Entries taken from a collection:

********

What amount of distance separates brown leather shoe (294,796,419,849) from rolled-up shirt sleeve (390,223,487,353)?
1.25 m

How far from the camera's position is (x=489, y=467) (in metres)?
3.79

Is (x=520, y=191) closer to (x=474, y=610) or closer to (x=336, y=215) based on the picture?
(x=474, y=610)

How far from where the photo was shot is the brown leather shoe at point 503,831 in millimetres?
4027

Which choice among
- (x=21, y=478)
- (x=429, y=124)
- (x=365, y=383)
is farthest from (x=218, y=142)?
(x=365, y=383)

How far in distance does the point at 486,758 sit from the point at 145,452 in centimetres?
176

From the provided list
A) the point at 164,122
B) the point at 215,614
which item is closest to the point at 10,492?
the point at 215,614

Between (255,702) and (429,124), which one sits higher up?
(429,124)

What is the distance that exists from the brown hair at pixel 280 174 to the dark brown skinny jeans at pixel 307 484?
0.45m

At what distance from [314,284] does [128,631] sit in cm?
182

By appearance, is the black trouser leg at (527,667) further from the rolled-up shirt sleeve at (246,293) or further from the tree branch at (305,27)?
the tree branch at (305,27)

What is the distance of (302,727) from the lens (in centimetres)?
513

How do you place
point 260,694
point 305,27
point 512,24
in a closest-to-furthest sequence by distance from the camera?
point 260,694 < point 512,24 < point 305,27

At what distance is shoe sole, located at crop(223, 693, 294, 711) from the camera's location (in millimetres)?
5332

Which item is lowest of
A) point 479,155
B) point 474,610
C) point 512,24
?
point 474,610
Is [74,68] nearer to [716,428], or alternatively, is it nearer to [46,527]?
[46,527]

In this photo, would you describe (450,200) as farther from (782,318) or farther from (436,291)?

********

WHAT YOU WILL DO: Starting at the line that contains "Between (255,702) and" and ending at the last of the entries, copy those lines again, switching "lowest" to "highest" and leaving everything else as it is.

WRITTEN ANSWER:
Between (255,702) and (429,124), which one sits higher up?
(429,124)

What is the distance that exists from the brown hair at pixel 280 174 to the dark brown skinny jeans at pixel 307 484?
0.45m

At what distance from [314,284] does [128,631] sit in cm?
182

By appearance, is the black trouser leg at (527,667) further from the rolled-up shirt sleeve at (246,293) or further from the tree branch at (305,27)?
the tree branch at (305,27)

What is the distance of (302,727) from the lens (in centimetres)?
513

How do you place
point 260,694
point 305,27
point 512,24
in a closest-to-furthest sequence by distance from the camera?
point 260,694 < point 512,24 < point 305,27

At what distance is shoe sole, located at crop(223, 693, 294, 711) from the camera's location (in millimetres)?
5332

Which item is highest of
A) point 479,155
B) point 474,610
C) point 512,24
?
point 474,610
Is [74,68] nearer to [716,428], or alternatively, is it nearer to [46,527]?
[46,527]

In this photo, would you describe (450,200) as farther from (782,318) or farther from (436,291)?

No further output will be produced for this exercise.